Non-Repeatable Reads
Non repeatable read is still better than a dirty and by default they are permitted by database engines as the default isolation level is set to Read Committed we will talk about that in later section on isolation levels. A Non-Repeatable Read allows to read committed changes from other transactions. To get a better understanding let's take the above example as well
| PID | QNT | Price |
| 1 | 10 | $5 |
| 2 | 20 | $4 |
BEGIN t1;
SELECT PID,QNT*Price FROM SALES;
SELECT SUM(QNT*Price) FROM SALES;
COMMIT;
BEGIN t2;
UPDATE SALES SET QNT=QNT+5;
COMMIT;
We get $155 when it should be $130 We did read a committed value, but it gave us inconsistent results. You may or may not want to avoid these based on your requirements, all the other phenomenons are like that except dirty reads, dirty reads are just bad.
Phantom Reads
To understanding we will take the same example[we are going to understand everything with examples ;) ].
| PID | QNT | Price |
| 1 | 10 | $5 |
| 2 | 20 | $4 |
BEGIN t1;
SELECT PID,QNT*Price FROM SALES;
SELECT SUM(QNT*Price) FROM SALES;
COMMIT;
Now another transaction T2 inserts another row just after the SELECT PID,QNT*Price query.
BEGIN t2;
INSERT INTO SALES VALUES(3,10,"$1");
COMMIT;
| PID | QNT | Price |
| 1 | 10 | $5 |
| 2 | 20 | $4 |
| 3 | 10 | $1 |
We get $140 when it should be $130 We read a committed value that showed up in our range query.
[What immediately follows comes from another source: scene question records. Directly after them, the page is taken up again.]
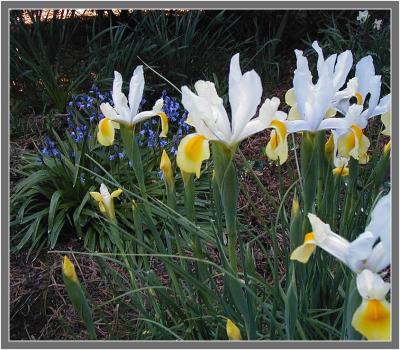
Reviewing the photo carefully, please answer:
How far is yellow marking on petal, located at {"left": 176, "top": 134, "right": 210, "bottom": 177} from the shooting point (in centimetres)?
134

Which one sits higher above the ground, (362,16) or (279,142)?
Result: (362,16)

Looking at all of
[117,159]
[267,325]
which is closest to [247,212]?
[117,159]

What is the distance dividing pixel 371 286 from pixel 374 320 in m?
0.06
The Aggregate function SUM reads that extra row this is called a phantom read. It is not the same as a non-repeatable read. A non-repeatable read is when the same rows are read with changed values while a phantom read is when an additional row is read in the transaction.
Lost Updates
Consider that two transactions begin at the same time and transaction 2 is committed first, overwriting the update thus the UPDATE from t1 is lost.
| ID | QNT | Price |
| 1 | 10 | $5 |
| 2 | 20 | $4 |
BEGIN t1;
UPDATE SALES SET QNT=QNT+10 WHERE ID=1;
SELECT SUM(QNT*Price) FROM SALES;
COMMIT;
BEGIN t2;
UPDATE SALES SET QNT=QNT+5 WHERE ID=1;
COMMIT;
| ID | QNT | Price |
| 1 | 15 | $5 |
| 2 | 20 | $4 |
We get $155 when it should be $180 Our update was overwritten another transaction and as a result “lost”.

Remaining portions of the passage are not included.